[Scene question records]
· · · · ·

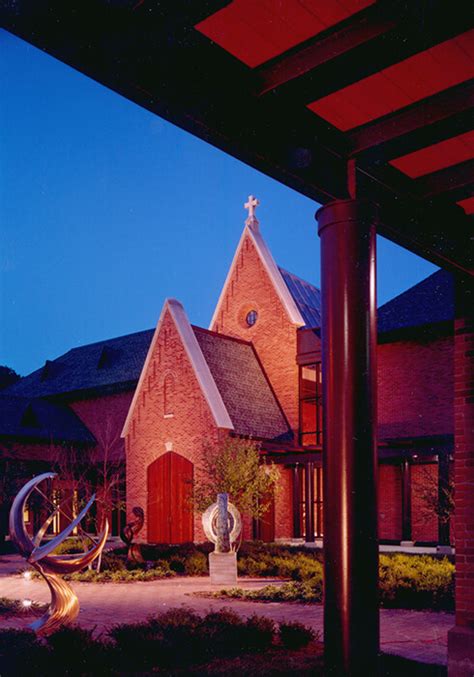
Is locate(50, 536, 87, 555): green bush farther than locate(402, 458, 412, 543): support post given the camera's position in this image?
No

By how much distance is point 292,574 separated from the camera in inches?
628

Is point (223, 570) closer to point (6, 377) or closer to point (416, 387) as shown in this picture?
point (416, 387)

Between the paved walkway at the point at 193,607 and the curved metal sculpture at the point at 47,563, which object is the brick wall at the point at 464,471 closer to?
the paved walkway at the point at 193,607

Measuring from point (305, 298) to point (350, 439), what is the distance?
89.4ft

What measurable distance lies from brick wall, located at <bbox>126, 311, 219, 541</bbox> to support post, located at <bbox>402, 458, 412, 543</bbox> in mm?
6226

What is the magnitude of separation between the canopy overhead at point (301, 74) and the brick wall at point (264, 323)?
22.9m

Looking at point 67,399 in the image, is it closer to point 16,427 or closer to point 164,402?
point 16,427

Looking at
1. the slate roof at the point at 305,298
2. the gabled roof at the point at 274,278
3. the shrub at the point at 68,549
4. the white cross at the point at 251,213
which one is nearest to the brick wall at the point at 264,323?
the gabled roof at the point at 274,278

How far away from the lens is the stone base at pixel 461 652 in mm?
5438

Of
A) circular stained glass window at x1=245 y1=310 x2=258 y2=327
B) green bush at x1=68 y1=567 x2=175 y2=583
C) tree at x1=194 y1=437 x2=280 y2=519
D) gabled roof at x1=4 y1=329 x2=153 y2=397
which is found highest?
circular stained glass window at x1=245 y1=310 x2=258 y2=327

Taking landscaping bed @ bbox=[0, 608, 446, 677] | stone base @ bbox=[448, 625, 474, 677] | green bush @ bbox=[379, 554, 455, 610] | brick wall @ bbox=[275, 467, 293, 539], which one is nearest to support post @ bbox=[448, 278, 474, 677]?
stone base @ bbox=[448, 625, 474, 677]

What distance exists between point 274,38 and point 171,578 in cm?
1554

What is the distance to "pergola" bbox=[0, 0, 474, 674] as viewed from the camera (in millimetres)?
3260

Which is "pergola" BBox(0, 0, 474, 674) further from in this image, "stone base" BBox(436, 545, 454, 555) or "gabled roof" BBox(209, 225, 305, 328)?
"gabled roof" BBox(209, 225, 305, 328)
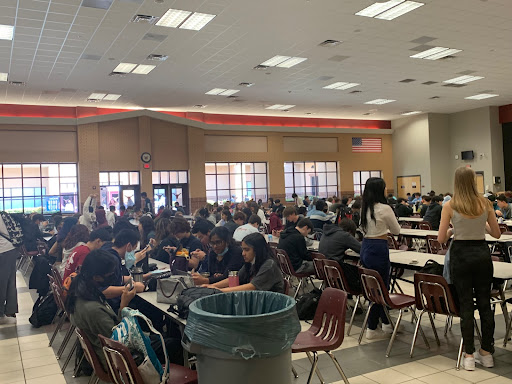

· · · · ·

§ Problem to work on
Reproduce the stretch of records from the line containing "What distance exists" through the end of the records, with the requests included, multiplying every number in the answers (distances and box coordinates) by 2 and rounding to whole numbers, halves up. Leave the pictures out.

§ Written reply
What distance exists between point 274,38 and point 171,578 in cm?
3108

What is the distance to "pergola" bbox=[0, 0, 474, 674] as viewed from the camera (in millimetres)?
6520

Which is "pergola" BBox(0, 0, 474, 674) further from in this image, "stone base" BBox(436, 545, 454, 555) or "gabled roof" BBox(209, 225, 305, 328)?
"gabled roof" BBox(418, 450, 610, 656)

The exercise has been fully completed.